The Undervalued HiPPOs
HiPPOs are berated, more than they should be.
|Jul 12|| 6|
The following is a scene that has played out so many times, that I feel like am sitting through some cheap remakes of a movie, based on a premise, abused over the years:
Senior counterparts aka self proclaimed product gurus, claim a feature request to be of the top priority for their customers(potential and hypothetical). The limited competitive and market data that you have, as a product manager, support both the claims. The usage data from your enterprise product is inconclusive. And you, despite all the claims of what you have been told, cannot be the decision maker, neither does your development team have the bandwidth to do both. Raw Ending much?
In comes the HiPPO(Highest Paid Person’s Opinion for the uninitiated), a few minutes and you walk away knowing what has to be done, though the question might still be there - is this really the right decision? But it would rarely matter: the way forward may not even be one of the options from above, but a completely different one, but at least, on the surface, everybody looks to be onboard with the plan. And you have a license to make it happen.

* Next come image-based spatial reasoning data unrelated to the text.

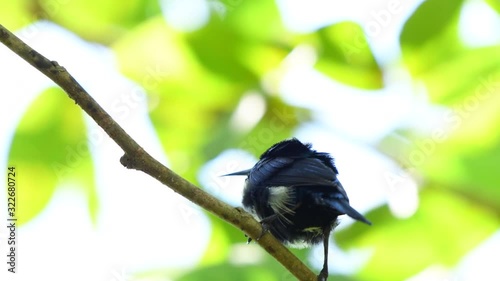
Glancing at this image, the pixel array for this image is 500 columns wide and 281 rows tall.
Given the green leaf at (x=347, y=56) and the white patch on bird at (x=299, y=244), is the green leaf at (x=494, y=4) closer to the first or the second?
the green leaf at (x=347, y=56)

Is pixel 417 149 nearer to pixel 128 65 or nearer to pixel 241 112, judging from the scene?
pixel 241 112

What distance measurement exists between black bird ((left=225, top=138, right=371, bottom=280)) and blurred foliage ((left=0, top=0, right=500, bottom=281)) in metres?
0.61

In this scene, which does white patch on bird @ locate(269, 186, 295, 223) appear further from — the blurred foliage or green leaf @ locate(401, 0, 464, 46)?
green leaf @ locate(401, 0, 464, 46)

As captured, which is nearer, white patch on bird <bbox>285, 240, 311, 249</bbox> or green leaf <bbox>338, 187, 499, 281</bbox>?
green leaf <bbox>338, 187, 499, 281</bbox>

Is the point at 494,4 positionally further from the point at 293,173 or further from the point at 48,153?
the point at 48,153

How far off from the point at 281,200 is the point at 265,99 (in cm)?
90

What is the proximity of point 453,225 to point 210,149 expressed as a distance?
1127 mm

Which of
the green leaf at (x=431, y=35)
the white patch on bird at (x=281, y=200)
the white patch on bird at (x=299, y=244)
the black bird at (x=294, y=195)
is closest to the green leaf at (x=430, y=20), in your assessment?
the green leaf at (x=431, y=35)

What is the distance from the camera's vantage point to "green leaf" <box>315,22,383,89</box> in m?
3.04

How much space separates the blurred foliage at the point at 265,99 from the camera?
9.52 feet

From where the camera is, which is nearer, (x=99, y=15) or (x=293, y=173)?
(x=99, y=15)

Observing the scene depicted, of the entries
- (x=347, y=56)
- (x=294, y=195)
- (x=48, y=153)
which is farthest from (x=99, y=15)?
(x=294, y=195)

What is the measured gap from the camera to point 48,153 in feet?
9.59

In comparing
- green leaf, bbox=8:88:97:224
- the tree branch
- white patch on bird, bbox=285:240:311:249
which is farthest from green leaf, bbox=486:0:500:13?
green leaf, bbox=8:88:97:224
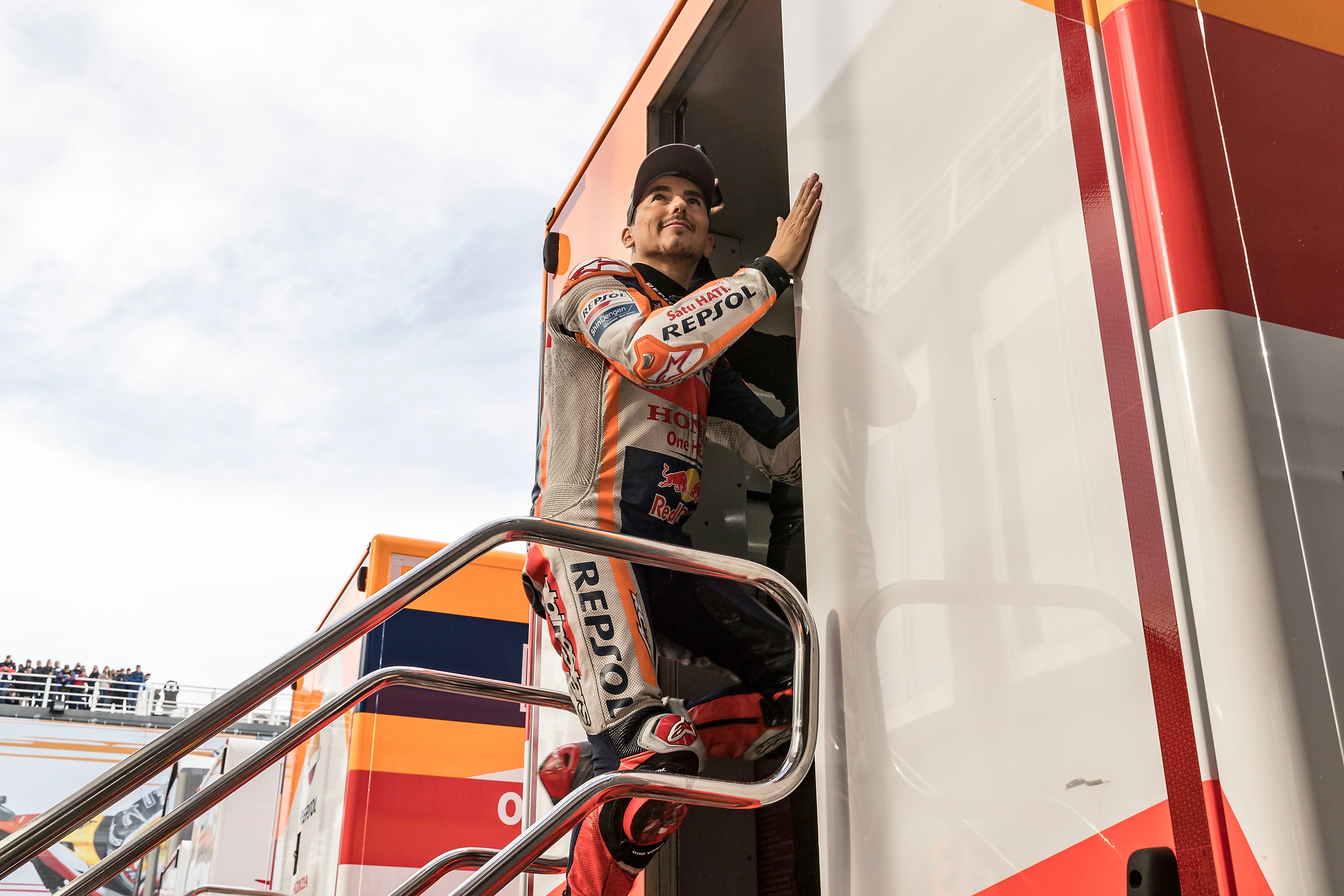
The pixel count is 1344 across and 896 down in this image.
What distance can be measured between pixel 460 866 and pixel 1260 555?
178cm

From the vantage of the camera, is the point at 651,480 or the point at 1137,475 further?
the point at 651,480

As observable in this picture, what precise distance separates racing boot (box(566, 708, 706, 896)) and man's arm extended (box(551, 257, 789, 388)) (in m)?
0.50

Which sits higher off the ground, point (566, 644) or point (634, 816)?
point (566, 644)

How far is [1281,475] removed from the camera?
0.92 metres

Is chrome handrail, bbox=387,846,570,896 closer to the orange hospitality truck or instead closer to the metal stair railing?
the orange hospitality truck

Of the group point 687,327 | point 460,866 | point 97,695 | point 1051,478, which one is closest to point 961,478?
point 1051,478

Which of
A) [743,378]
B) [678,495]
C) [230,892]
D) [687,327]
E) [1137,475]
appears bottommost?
[230,892]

Sounds like an antithesis of the data driven world everybody raves about, where data rules and group think trumps individual fallacies. Case in Point: Forbes’ take on JC Penny being burnt by Ron Johnson or BBC’s take on why one should question the HiPPOs around. This beautiful summary on HiPPOs pretty much sums up everything that is wrong with a HiPPO driven strategy. I, for one, would stick out my neck and say, HiPPOs are undervalued. They are essential and makes the clock tick around in so many organisations, that we should give them more respect than what the articles and popular belief tells today.
Culture is another undervalued aspect in organisations, often relegated to the annals of the HR cubicles for a talk, often to be given to those outside the org. But, culture does impact how organisations take up initiates and drive them. In organisations steeped with a particular style of working, any change, is seldom bottom up and most essentially, is seldom successful without a key driver, whose life( and earning $$$) depend on it. Since times immemorial, irrespective of how many folks talk about "influence", the parameter that drives action is related to power - which is a reflection of authority and one's salary. Before you jump up and leave, please do note, am not talking of an Amazon or Google which have become the epitome of what decentralised decision making and self sufficient, empowered teams can achieve. I am talking of the normal majority - the group that employs you and I and the million others.

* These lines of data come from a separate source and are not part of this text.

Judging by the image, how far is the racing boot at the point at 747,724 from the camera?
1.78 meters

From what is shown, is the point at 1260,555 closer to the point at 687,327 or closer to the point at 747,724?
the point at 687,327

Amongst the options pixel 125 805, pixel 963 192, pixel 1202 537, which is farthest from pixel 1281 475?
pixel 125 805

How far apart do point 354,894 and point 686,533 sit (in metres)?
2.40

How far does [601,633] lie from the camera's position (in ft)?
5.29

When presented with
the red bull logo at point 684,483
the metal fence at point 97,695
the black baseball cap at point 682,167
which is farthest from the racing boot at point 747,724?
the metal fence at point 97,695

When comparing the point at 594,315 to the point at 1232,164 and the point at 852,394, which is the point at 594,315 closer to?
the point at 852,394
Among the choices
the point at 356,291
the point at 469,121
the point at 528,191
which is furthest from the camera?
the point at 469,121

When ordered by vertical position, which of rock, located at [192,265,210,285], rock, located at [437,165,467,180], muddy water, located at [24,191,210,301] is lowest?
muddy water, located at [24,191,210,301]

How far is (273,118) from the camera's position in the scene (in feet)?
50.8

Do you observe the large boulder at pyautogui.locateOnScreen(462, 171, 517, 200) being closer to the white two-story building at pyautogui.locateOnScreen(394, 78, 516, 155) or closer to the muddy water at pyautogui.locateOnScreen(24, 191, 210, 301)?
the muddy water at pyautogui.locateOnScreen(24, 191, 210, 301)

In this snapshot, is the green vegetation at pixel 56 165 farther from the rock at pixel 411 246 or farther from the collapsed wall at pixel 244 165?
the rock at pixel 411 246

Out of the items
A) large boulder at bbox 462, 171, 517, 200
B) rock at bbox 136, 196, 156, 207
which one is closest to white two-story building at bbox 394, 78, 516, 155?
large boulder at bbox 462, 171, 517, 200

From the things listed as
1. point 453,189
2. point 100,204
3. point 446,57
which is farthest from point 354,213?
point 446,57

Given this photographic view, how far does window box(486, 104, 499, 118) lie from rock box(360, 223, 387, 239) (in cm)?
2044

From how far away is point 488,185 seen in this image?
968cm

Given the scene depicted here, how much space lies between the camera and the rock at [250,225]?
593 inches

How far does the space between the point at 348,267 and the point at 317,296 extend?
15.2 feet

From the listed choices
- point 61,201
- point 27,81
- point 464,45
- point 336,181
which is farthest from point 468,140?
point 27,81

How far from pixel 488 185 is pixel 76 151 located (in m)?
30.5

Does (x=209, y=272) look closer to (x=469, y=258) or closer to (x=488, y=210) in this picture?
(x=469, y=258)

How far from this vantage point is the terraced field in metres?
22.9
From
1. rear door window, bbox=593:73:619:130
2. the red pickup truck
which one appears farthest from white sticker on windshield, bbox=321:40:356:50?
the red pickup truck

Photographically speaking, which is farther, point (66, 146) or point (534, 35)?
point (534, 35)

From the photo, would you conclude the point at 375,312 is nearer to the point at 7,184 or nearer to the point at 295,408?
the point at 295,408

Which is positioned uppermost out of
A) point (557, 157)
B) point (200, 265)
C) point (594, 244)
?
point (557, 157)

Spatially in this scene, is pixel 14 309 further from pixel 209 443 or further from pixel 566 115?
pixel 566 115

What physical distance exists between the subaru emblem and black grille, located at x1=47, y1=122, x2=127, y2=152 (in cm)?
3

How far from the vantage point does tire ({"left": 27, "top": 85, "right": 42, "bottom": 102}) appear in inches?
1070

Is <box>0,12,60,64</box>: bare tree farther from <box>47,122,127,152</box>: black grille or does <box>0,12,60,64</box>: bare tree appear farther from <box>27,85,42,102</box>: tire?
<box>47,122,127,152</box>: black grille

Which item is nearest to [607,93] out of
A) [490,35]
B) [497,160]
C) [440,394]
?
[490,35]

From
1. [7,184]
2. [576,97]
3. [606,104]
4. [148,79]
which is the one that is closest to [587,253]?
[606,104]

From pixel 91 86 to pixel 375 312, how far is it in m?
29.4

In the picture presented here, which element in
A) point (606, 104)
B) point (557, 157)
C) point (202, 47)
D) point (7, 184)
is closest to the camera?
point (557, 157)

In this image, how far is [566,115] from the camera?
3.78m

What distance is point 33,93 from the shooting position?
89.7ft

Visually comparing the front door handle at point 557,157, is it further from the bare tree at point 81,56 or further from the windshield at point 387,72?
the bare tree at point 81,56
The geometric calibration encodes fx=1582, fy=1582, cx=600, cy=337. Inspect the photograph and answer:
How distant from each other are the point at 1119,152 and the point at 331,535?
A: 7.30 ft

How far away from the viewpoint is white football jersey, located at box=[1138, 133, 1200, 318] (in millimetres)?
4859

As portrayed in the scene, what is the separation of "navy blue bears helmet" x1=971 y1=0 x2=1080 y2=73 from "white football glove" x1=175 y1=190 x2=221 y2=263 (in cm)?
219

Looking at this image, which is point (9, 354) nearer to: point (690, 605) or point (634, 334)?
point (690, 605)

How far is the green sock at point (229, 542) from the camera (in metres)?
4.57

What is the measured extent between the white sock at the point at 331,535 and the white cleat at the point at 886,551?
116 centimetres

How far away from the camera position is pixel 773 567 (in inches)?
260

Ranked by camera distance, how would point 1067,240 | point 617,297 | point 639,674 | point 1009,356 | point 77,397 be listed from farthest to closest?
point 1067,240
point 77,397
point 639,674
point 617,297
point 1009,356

A HiPPO, driving an initiative, is guaranteed to get results - because the person is mostly dependant on the success of it, through measurable KPIs to earn their high numbers. On the other hand, when a group is entrusted to drive initiatives, the KPIs are often intangibles - less about the revenues and measurables and more about getting people together, creating a common framework and everything else you can think of being done, by those junior folks and interns, as endless decks and pages of content that makes for a great Sharepoint folder, but are seldom read except for that Table of Contents(which can be a short story in itself). Let me give a simple example: These KPIs mentioned here are a good read, but as outlined in the very article, have very little bearing on the KPIs that matters: Revenue & Profits.

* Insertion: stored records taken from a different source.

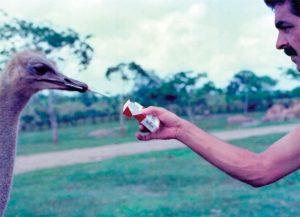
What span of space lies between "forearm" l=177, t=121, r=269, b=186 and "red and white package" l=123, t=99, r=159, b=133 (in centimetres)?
9

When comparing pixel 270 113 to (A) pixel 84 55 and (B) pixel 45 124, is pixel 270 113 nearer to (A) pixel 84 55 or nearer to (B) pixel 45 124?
(B) pixel 45 124

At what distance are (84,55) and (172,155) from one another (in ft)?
21.3

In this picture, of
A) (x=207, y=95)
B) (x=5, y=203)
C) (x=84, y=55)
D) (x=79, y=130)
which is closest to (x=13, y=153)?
(x=5, y=203)

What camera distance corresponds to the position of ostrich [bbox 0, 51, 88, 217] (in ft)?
7.61

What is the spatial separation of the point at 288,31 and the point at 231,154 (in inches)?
18.6

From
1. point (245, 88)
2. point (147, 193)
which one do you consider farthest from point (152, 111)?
point (245, 88)

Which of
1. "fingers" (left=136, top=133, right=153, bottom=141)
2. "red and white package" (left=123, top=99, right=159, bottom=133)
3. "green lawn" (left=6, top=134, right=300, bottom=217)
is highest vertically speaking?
"red and white package" (left=123, top=99, right=159, bottom=133)

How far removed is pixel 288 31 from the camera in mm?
1680

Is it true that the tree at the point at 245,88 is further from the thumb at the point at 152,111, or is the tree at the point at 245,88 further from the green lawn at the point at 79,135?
the thumb at the point at 152,111

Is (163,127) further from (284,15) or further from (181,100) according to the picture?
(181,100)

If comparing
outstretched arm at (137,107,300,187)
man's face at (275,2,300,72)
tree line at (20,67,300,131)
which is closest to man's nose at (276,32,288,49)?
man's face at (275,2,300,72)

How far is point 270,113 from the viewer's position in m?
25.3

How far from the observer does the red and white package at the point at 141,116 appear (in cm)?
194

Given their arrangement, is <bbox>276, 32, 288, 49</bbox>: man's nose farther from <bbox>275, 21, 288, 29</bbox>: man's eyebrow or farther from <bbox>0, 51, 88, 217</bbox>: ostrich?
<bbox>0, 51, 88, 217</bbox>: ostrich
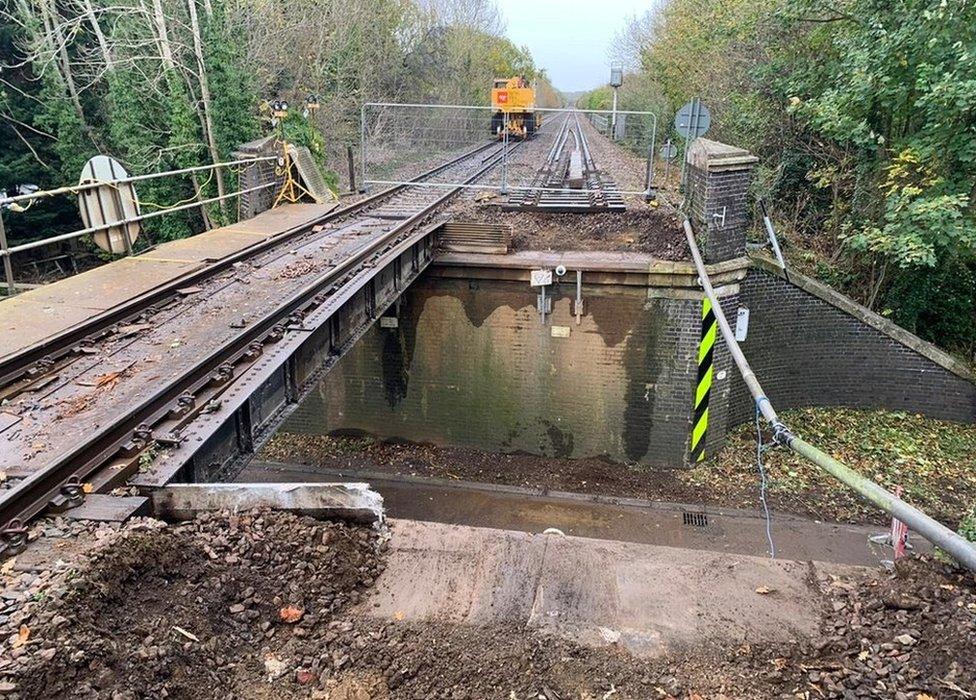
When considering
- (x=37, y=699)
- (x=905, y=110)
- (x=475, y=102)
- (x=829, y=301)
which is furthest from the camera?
(x=475, y=102)

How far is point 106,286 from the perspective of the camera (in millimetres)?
7641

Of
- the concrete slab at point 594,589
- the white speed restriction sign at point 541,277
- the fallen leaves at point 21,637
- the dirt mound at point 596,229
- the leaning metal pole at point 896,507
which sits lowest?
the white speed restriction sign at point 541,277

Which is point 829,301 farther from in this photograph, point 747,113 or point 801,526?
point 747,113

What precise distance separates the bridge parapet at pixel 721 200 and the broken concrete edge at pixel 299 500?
8.56 metres

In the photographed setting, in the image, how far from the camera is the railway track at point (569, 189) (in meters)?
13.9

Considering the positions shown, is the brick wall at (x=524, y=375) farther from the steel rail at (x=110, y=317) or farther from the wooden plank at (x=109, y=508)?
the wooden plank at (x=109, y=508)

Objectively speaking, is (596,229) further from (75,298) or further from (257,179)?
(75,298)

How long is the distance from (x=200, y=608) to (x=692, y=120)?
1188 centimetres

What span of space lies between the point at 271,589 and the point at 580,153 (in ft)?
95.4

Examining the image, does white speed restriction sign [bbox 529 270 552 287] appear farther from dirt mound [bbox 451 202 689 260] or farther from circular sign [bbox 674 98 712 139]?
circular sign [bbox 674 98 712 139]

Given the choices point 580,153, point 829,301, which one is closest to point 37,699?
point 829,301

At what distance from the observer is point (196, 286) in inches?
310

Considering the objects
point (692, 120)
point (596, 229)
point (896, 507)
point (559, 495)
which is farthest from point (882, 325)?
point (896, 507)

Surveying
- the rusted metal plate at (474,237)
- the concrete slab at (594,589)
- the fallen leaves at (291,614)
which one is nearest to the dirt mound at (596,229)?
the rusted metal plate at (474,237)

Disparate teams driving forward an agenda have their own share of pros and cons. So does Data. But new initiatives and time bound ones, need a driver to guide the team through all the painful baggage an organisation has, to reach a goal. So does a startup - a matured one uses data to evolve, but to reach that state of maturity, where the positioning is determined, and iterative improvements are good enough, the initiative is to be led by the founders. An example - Flipkart’s experiments like going app only or the in-app social chat were all initiatives driven by HiPPOs - especially when data and user behaviour looked to be non-stable indicators of what users wanted. As you look at the initiatives today from India’s leading e-commerce portal, you will see the change - not much is led without data or by a HiPPO, showing a maturity and organisational culture that has come to realise the balance required to drive ahead results, without needing an individual to do it, and using the data as a key navigator. This transition is best achieved through experience and the right pains of growth - and till that happens, blaming and removing HiPPOs from the scheme of things, are surely counter-productive.
So borrowing the popular adage, “The HiPPO is dead. Long live the HiPPO”.
So what do you think? Are you an HiPPO or work with one? Or you think the age of HiPPOs are over and they should be relegated to the same bunch as a Blackberry or the once quintessential Skype?